A customer walked in shaking her head and muttering, “Now I’ve really seen it all.” Afraid of the answer, I didn’t ask what she’d seen but simply carried on with my work. But, of course, my curiosity crept up causing me to peek out towards the infamous bus stop. There sat a one-legged man balancing his bottom over the edge of the bench and unburdening his bowels like he was in his own bathroom.

He buttoned up like nothing had happened and continued to wait for his bus. The smell must have spread, though, because a short Asian man soon perked up his nose and tracked down the pile of poo. I couldn’t hear his reaction, but I saw him yell and shake his finger at the one-legged man for a good three minutes.

Concerned for the sanitation of our corner, we called the police about the mess. Ten minutes passed before a policeman pulled in, pinpointed the pile and the perpetrator, and passively explained the problem with public pooping. He let us know he’d addressed the situation. It turns out the man is a disabled and homeless veteran so there would be no fine.

3. Pounds of Pot

My office building shares a neighborhood with many “alternative medicine” clinics and “herb” shops so a lot of pot-smokers come and go in our area. On April 20th of all days, a non-customer visited us and asked us some questions about our company. He carried with him a brown paper shopping bag full of what we naively assumed were his groceries. We answered his questions and he went on his merry way. After ten minutes or so another customer pointed out his brown paper bag sitting in our lobby.
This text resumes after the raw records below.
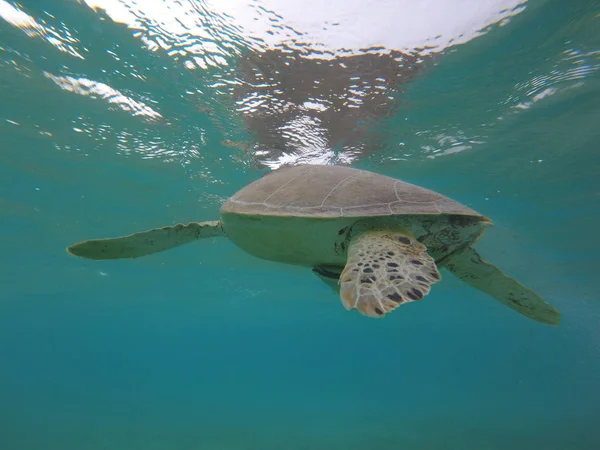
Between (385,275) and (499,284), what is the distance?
2.45 metres

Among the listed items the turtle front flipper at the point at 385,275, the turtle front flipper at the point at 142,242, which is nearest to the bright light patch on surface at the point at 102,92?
the turtle front flipper at the point at 142,242

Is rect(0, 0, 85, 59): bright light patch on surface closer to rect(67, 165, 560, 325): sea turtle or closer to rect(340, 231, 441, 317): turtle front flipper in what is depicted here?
rect(67, 165, 560, 325): sea turtle

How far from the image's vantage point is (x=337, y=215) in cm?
258

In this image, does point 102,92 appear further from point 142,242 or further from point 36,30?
point 142,242

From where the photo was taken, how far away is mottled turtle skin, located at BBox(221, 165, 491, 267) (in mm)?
2628

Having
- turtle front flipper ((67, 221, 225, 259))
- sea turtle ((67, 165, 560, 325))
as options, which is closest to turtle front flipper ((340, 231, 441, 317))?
sea turtle ((67, 165, 560, 325))

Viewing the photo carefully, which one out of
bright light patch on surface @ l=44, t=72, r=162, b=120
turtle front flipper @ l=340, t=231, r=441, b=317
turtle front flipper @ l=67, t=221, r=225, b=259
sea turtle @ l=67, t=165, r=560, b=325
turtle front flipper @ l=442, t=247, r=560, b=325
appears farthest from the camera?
bright light patch on surface @ l=44, t=72, r=162, b=120

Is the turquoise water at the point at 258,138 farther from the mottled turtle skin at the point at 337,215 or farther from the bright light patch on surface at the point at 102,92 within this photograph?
the mottled turtle skin at the point at 337,215

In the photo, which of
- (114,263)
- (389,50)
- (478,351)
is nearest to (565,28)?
(389,50)

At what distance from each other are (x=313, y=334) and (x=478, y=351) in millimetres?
41015

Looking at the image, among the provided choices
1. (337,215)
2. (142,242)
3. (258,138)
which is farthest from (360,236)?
(258,138)

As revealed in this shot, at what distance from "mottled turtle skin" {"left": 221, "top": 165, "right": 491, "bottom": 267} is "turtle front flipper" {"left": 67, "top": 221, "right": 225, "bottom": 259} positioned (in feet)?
A: 2.14

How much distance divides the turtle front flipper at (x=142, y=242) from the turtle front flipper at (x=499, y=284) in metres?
3.00

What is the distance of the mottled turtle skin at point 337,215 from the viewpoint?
8.62 feet
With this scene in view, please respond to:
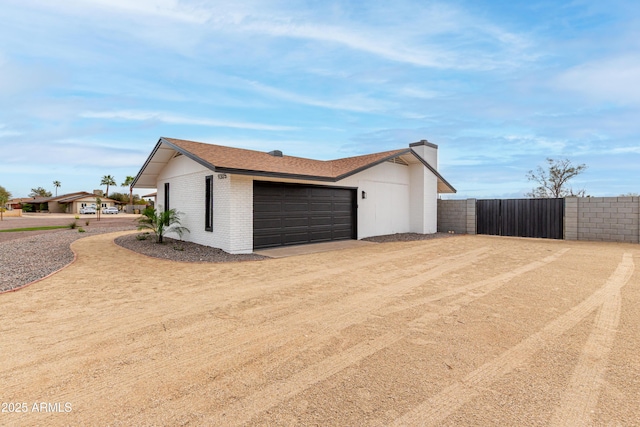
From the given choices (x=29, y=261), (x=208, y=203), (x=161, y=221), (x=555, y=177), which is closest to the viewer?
(x=29, y=261)

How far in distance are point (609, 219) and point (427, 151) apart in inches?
345

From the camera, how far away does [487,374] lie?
2812 mm

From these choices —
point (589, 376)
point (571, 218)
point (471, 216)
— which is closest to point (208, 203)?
point (589, 376)

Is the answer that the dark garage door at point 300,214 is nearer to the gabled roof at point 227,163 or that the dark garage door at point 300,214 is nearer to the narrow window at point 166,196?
the gabled roof at point 227,163

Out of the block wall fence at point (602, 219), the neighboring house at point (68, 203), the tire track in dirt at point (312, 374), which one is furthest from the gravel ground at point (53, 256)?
the neighboring house at point (68, 203)

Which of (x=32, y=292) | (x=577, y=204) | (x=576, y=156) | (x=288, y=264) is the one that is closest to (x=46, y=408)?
(x=32, y=292)

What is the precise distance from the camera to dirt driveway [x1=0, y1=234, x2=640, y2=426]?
7.53 ft

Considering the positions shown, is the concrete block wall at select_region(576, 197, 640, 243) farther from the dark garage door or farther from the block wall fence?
the dark garage door

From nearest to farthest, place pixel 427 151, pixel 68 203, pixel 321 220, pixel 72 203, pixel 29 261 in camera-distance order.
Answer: pixel 29 261, pixel 321 220, pixel 427 151, pixel 72 203, pixel 68 203

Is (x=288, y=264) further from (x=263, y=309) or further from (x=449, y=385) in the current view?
(x=449, y=385)

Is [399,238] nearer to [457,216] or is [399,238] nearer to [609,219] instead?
[457,216]

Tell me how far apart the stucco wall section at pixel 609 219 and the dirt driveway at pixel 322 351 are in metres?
8.42

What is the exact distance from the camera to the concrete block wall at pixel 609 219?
12.6m

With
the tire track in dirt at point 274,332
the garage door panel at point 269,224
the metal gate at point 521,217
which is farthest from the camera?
the metal gate at point 521,217
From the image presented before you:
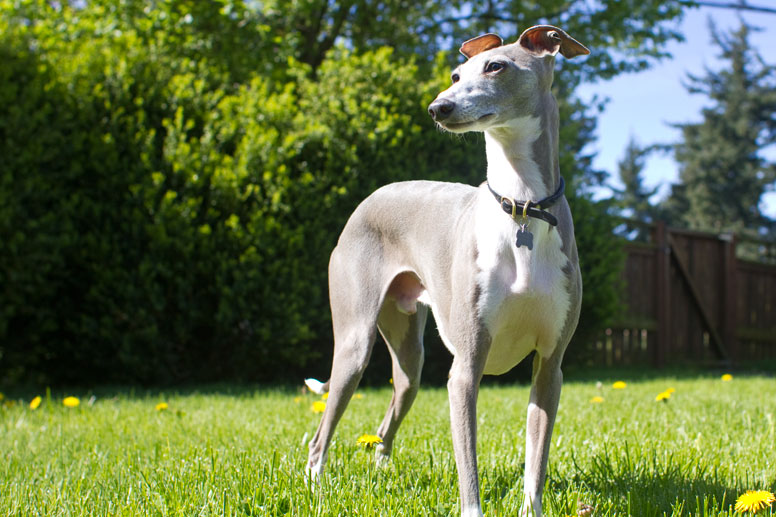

I went to pick it up to place it in our lost-and-found box but low and behold, I held pounds of pot in my hands, not eggs or bread. Not sure what to say or do, I discreetly carried the bag to my boss and leaned it over for her to peek in. She glanced in and said, “He’ll be back for it. Just wait.” We waited about twenty minutes and he wandered slowly back in to ask, “Did I leave something here, miss?” My boss replied, “Not the best thing to leave behind.” My coworker whispered, “Damn it, that would have been sweet.”

2. Penis, penis, penis

The first time I saw penis in the parking lot was when a very high fellow mistook our planter for a urinal and took out his piece for a piss right outside our windowed conference room where upper-level management members sat in a meeting.The second time I saw penis was when a drunk man decided to bare all in our bushes and wander around with his pants around his ankles. The third, and I’m hoping the final time, was when a respectable (looking) businessman stripped down behind the retaining wall near the bus stop to change his clothes into something more casual. I’m tired of seeing penis guys.

1. Sex Stop

I sometimes leave the office after six as the sun starts to set. As one working girl ends her day, plenty of poverty-stricken prostitutes just begin. Sex workers start up their shifts and wander the highway selling themselves. Suddenly the sad snacks, drugs paraphernalia and empty ice cream cartons make more sense.

If anyone out there ever discovers us sitting out in the remote parking lot of the universe, I wonder what they’ll make of what remains and the “civilization” we created.